**Stored items:**
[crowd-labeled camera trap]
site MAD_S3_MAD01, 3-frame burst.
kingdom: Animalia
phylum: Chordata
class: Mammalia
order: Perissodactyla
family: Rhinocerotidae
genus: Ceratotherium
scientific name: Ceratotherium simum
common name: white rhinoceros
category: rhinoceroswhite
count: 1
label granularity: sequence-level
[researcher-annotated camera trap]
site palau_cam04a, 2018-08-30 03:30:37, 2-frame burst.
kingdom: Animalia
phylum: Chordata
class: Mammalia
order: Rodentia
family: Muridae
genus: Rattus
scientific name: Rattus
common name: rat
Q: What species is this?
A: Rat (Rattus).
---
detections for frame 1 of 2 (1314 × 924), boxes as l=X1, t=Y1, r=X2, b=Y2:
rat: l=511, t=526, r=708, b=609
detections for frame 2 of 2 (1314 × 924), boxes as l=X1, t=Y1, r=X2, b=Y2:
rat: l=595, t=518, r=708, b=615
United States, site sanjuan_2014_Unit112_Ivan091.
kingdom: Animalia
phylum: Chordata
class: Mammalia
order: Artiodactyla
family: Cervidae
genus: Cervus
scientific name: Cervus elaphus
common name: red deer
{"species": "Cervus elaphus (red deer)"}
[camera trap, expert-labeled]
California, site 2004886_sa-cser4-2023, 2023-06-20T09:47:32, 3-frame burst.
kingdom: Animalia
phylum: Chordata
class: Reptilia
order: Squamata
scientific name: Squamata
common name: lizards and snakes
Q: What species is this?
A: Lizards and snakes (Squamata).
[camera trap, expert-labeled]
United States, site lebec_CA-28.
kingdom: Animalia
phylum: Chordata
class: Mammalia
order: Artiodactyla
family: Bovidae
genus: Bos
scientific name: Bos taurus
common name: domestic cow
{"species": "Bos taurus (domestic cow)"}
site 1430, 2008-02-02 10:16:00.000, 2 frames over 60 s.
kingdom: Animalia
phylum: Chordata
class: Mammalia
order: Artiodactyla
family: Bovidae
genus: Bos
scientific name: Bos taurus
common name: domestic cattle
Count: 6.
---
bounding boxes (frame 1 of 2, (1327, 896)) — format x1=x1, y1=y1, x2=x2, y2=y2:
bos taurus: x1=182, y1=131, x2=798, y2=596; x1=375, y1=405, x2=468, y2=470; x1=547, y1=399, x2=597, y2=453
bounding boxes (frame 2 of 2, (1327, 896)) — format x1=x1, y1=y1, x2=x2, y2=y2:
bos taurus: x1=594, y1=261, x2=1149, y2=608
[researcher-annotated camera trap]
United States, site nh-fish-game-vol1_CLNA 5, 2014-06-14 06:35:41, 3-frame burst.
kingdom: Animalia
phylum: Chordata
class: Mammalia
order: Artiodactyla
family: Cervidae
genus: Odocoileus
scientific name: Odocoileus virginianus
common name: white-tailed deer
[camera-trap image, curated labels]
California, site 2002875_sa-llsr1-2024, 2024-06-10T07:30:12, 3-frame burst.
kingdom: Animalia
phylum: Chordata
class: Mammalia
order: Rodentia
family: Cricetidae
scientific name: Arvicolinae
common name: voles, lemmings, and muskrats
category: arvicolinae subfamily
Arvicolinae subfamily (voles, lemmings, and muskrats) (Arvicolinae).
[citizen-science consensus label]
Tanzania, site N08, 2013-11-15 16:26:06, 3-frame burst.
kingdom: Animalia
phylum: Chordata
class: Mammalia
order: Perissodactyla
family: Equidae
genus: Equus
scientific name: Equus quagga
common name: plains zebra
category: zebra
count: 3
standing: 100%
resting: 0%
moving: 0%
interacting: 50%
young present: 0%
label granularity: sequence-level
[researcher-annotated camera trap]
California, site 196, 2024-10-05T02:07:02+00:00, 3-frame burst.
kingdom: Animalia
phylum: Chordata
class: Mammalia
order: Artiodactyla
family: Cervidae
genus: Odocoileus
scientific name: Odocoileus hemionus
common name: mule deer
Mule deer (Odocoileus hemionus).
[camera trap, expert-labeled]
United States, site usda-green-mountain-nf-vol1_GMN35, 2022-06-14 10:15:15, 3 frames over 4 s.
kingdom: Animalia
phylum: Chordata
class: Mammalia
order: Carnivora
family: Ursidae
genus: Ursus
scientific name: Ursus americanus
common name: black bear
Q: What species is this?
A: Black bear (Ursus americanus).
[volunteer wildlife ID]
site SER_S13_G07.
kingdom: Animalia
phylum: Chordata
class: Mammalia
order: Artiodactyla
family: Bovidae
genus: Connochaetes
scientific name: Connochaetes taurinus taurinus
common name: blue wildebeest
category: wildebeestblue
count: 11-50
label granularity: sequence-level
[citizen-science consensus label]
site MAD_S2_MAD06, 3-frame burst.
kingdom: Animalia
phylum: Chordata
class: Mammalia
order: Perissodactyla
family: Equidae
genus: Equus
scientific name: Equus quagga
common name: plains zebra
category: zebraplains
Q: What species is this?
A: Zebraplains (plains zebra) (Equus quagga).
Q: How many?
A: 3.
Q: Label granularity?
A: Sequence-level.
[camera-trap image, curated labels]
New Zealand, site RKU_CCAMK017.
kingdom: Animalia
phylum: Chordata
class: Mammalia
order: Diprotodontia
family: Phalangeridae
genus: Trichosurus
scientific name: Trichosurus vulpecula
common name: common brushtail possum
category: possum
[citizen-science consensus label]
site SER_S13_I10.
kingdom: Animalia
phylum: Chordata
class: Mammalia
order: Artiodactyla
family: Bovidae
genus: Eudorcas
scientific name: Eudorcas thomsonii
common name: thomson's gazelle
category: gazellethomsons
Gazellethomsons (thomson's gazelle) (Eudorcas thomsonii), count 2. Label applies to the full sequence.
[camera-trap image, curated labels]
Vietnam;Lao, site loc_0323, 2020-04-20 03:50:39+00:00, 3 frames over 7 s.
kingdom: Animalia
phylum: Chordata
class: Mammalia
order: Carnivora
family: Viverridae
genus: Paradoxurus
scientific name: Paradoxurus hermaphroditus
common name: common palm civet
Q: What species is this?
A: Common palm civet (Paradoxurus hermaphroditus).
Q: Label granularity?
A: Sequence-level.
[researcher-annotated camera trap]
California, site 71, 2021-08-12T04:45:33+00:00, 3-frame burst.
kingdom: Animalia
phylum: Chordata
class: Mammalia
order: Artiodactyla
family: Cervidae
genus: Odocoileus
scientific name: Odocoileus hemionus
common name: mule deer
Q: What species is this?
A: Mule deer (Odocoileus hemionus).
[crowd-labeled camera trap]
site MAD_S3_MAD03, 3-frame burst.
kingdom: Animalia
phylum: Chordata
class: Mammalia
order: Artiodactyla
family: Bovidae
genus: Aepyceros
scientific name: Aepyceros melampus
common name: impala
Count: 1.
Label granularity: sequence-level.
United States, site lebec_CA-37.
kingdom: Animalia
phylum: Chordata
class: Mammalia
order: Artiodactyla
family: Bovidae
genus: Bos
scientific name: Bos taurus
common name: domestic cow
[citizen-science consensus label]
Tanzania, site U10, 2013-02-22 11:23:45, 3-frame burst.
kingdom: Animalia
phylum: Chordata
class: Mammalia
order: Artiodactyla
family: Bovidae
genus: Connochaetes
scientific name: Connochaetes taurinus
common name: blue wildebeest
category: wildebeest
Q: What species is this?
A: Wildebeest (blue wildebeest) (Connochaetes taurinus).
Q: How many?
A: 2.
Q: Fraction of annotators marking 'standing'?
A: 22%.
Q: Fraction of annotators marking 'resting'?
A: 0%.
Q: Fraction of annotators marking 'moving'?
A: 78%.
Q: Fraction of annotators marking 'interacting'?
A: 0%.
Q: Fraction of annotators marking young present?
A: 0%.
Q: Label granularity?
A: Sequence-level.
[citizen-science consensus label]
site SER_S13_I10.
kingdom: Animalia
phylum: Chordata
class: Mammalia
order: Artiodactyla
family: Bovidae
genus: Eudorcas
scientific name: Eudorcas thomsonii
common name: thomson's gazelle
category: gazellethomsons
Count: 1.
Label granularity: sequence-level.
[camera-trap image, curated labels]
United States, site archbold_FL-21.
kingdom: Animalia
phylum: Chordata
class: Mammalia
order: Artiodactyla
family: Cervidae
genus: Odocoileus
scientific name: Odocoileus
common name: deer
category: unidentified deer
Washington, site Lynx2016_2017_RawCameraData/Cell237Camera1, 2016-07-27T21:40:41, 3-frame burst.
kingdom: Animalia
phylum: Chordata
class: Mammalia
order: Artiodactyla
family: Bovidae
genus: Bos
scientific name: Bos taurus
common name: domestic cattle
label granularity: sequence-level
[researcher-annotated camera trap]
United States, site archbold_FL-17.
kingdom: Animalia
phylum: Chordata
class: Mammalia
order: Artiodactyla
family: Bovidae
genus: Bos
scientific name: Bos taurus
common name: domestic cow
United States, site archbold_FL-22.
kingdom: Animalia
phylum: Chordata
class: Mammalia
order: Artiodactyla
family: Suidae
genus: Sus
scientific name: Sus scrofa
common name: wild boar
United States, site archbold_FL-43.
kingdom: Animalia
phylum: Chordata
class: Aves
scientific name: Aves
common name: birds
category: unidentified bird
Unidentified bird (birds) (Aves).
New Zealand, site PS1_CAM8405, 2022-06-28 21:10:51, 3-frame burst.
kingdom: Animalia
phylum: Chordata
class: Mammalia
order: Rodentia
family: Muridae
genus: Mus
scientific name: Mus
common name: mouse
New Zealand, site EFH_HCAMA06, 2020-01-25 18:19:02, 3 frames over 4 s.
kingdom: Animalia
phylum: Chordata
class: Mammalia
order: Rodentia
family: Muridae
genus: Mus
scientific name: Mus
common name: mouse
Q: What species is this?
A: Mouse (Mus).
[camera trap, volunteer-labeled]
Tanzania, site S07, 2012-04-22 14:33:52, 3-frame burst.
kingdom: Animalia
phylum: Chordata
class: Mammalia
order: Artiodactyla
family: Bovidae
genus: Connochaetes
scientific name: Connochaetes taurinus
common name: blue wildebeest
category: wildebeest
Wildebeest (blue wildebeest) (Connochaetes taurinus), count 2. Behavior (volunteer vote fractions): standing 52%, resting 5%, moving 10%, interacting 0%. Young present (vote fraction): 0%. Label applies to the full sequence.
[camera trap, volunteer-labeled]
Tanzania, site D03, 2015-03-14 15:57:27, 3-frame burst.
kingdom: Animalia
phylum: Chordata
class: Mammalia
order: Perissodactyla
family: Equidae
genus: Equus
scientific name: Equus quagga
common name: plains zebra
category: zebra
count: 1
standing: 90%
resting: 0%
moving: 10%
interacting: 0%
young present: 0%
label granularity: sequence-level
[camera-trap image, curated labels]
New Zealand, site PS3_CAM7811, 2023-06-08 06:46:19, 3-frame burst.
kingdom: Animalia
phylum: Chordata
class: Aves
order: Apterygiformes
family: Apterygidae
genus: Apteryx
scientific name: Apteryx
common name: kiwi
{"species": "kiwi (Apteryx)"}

**Assignment:**
Return exactly the lines above from the line that has "class: Reptilia" through the line that has "common name: white-tailed deer", inclusive, and nothing else.

**Exercise answer:**
class: Reptilia
order: Squamata
scientific name: Squamata
common name: lizards and snakes
Q: What species is this?
A: Lizards and snakes (Squamata).
[camera trap, expert-labeled]
United States, site lebec_CA-28.
kingdom: Animalia
phylum: Chordata
class: Mammalia
order: Artiodactyla
family: Bovidae
genus: Bos
scientific name: Bos taurus
common name: domestic cow
{"species": "Bos taurus (domestic cow)"}
site 1430, 2008-02-02 10:16:00.000, 2 frames over 60 s.
kingdom: Animalia
phylum: Chordata
class: Mammalia
order: Artiodactyla
family: Bovidae
genus: Bos
scientific name: Bos taurus
common name: domestic cattle
Count: 6.
---
bounding boxes (frame 1 of 2, (1327, 896)) — format x1=x1, y1=y1, x2=x2, y2=y2:
bos taurus: x1=182, y1=131, x2=798, y2=596; x1=375, y1=405, x2=468, y2=470; x1=547, y1=399, x2=597, y2=453
bounding boxes (frame 2 of 2, (1327, 896)) — format x1=x1, y1=y1, x2=x2, y2=y2:
bos taurus: x1=594, y1=261, x2=1149, y2=608
[researcher-annotated camera trap]
United States, site nh-fish-game-vol1_CLNA 5, 2014-06-14 06:35:41, 3-frame burst.
kingdom: Animalia
phylum: Chordata
class: Mammalia
order: Artiodactyla
family: Cervidae
genus: Odocoileus
scientific name: Odocoileus virginianus
common name: white-tailed deer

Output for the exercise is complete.